Rose était pensive, comment n'avait-elle pas pu ressentir un artefact aussi puissant aussi près d'elle. Cette pierre de la Déesse qui permettait de franchir les portails pour les non-initiés, devrait être aussi lumineuse qu'un phare quand elle se projetait dans le monde des esprits…
— Elle n'est pas en ville depuis longtemps, sinon nous nous en serions rendu compte. Mais tu dis qu'il est différent ?
— Oui je ne saurais dire comment ni pourquoi mais il me semble bien plus pur que lorsque je le lui avais donné, comme s'il était vierge, comme si elle était la première à le porter.
— Tu as bien dit que la Déesse t'avais dit qu'elle était en sécurité ?
— Oui…
— Et si elle avait été avec la Déesse dans le Sur-Monde ? N’aurait-elle pas pu survivre au volcan ?
Mama So devait avouer que sa sœur avait raison. Seule la Déesse avait pu la sauver. D'ailleurs Vivien avait bien raconté que les soldats du général lui avait dit qu'Elodie avait disparu comme par enchantement de la caverne. Elodie n'était pas un esprit donc elle n'avait pu disparaître que si le pendentif lui avait ouvert un portail dans le vieux sanctuaire sous la montagne où le Général avait trouvé refuge. Elle en aurait le cœur net le lendemain.
Dans leur lit, James enlaça son épouse en tentant de lui faire penser à autre chose qu'à ses interrogations. Mais même s'il y parvint, elle était plus déterminée que jamais à en avoir le cœur net.
Au petit matin, elle sortit discrètement de l'appartement et se rendit devant le porche où elle avait vu disparaître Elodie. Elle ne voulait pas la manquer. Son attente fut récompensée quand elle la vit sortir avec son enfant, Mama So la suivit. Elodie entra dans un nouvel immeuble et en ressortit seule quelques minutes plus tard.

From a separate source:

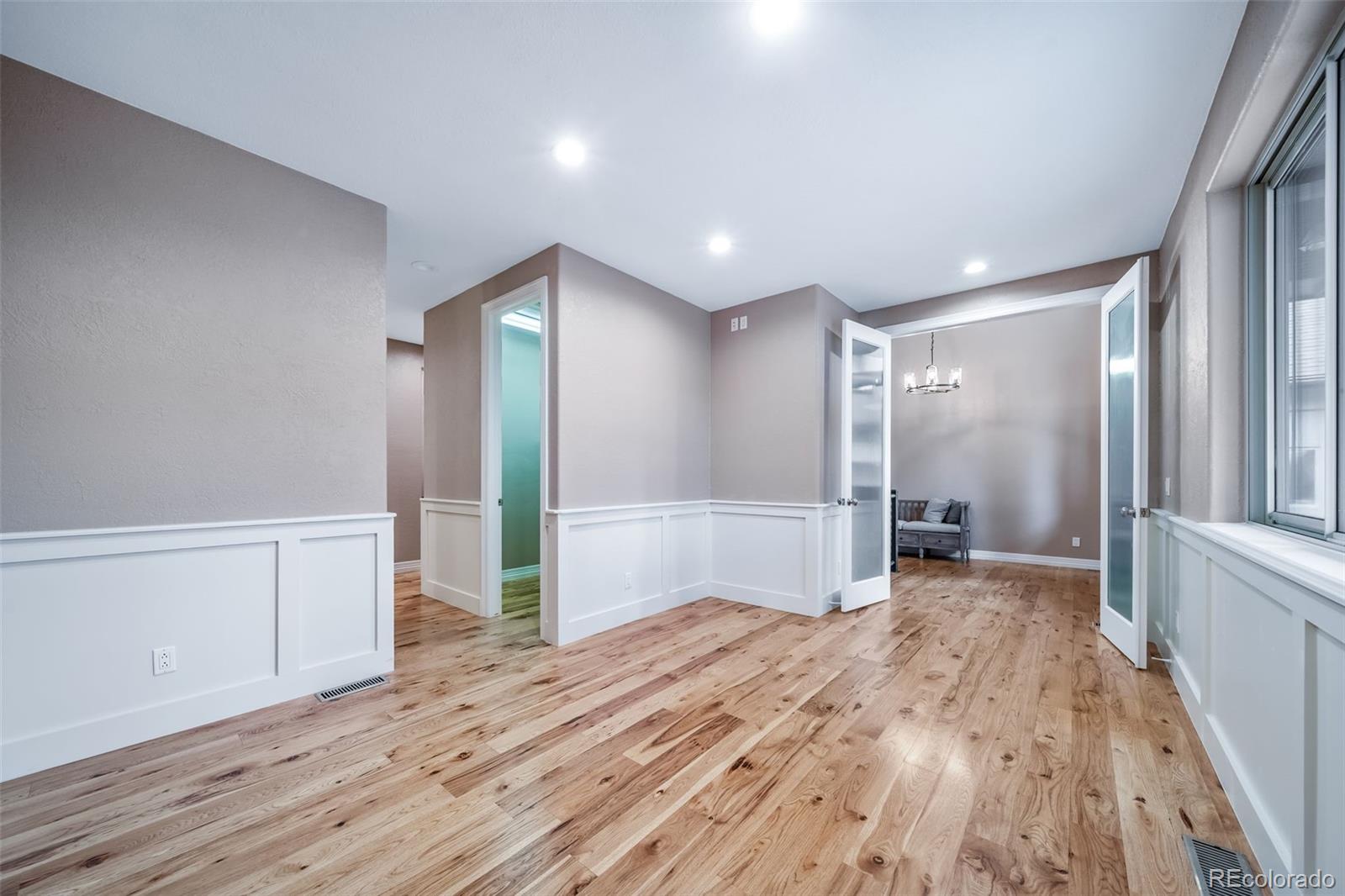 MLS Image #10 for 4336  mohawk drive,larkspur, Colorado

C'est le moment qu'elle choisit pour s'approcher et aborder la jeune femme.
— Elodie ? Est-ce bien vous ?
La femme regarda avec surprise cette femme qui l'interpellait quand elle sortait de chez la nourrice de son enfant.
— Elodie ? Non, je m'appelle Séverine… Vous devez vous tromper de personne.

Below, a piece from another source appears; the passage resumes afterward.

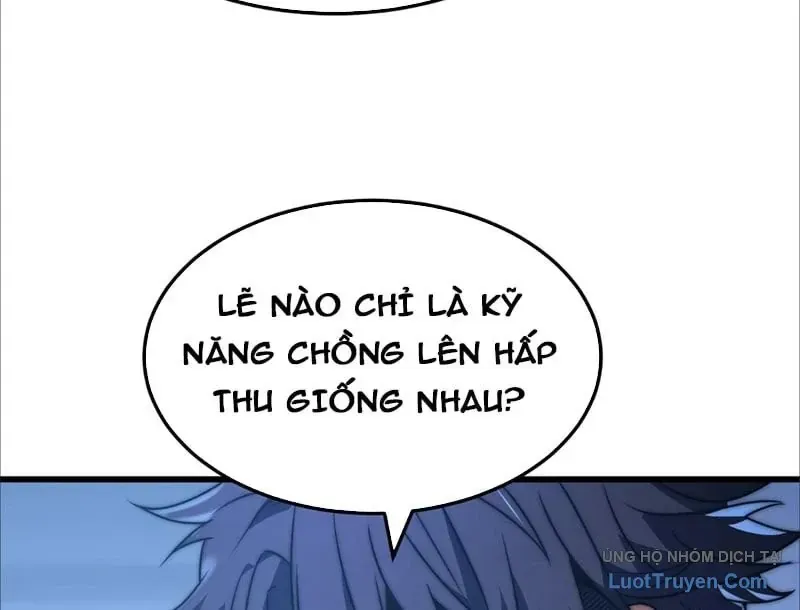 Trang 78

— N'êtes-vous jamais allé en Afrique ? N'avez-vous jamais croisé une femme puissante ?
— Je ne vois pas de quoi vous voulez parler… Non je ne suis jamais allée en Afrique… Je n'ai jamais quitté cette ville.
Malgré les affirmations péremptoires de la jeune femme, Mama SO voyait bien que quelque chose la troublait. Elodie porta la main sur son pendentif qu'elle sera dans son poing et celui-ci se mit à luire, forçant Mama So à reculer.

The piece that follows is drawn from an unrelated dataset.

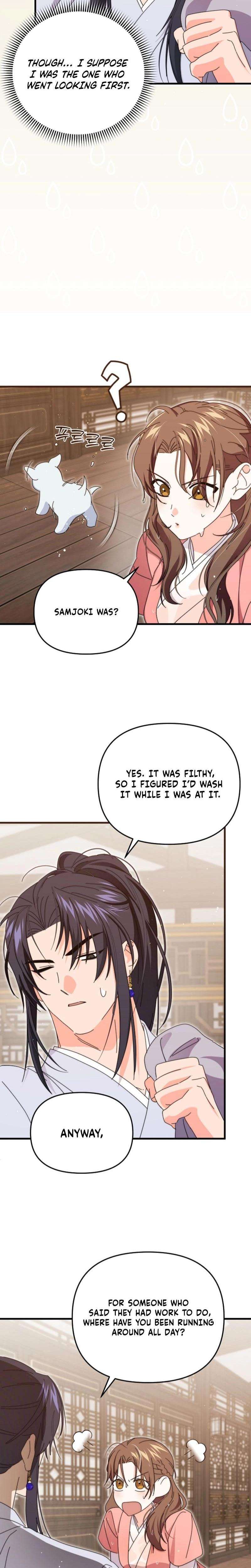 Chapter 10 - Image 21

— Excusez-moi ! dit-elle, comme vous me le dites, j'ai dû vous confondre avec quelqu’un d’autre.
— …
— Alors c'était Elodie ? lui demanda Rose quand sa sœur franchit la porte de la boutique.
— Oui je suis certaine que c'est elle, mais elle oublié qui elle était et elle est bien plus forte que je ne le pensais. Elle m'a repoussée avec le pendentif.
— C'est impossible. Tu es une prêtresse de la Déesse, le pendentif ne peut pas te rejeter…
—Sauf si la Déesse en a décidé autrement… Mais ce qui est le plus surprenant c'est qu'elle ne semble se souvenir de rien…
— Elle a vécu des choses très difficiles, et elle fait une amnésie pour se protéger…
— Je l'ignore mais je pense que nous ne le saurons jamais. Elle semble heureuse et c'est bien ce que j'avais vu quand je l'ai croisée au village.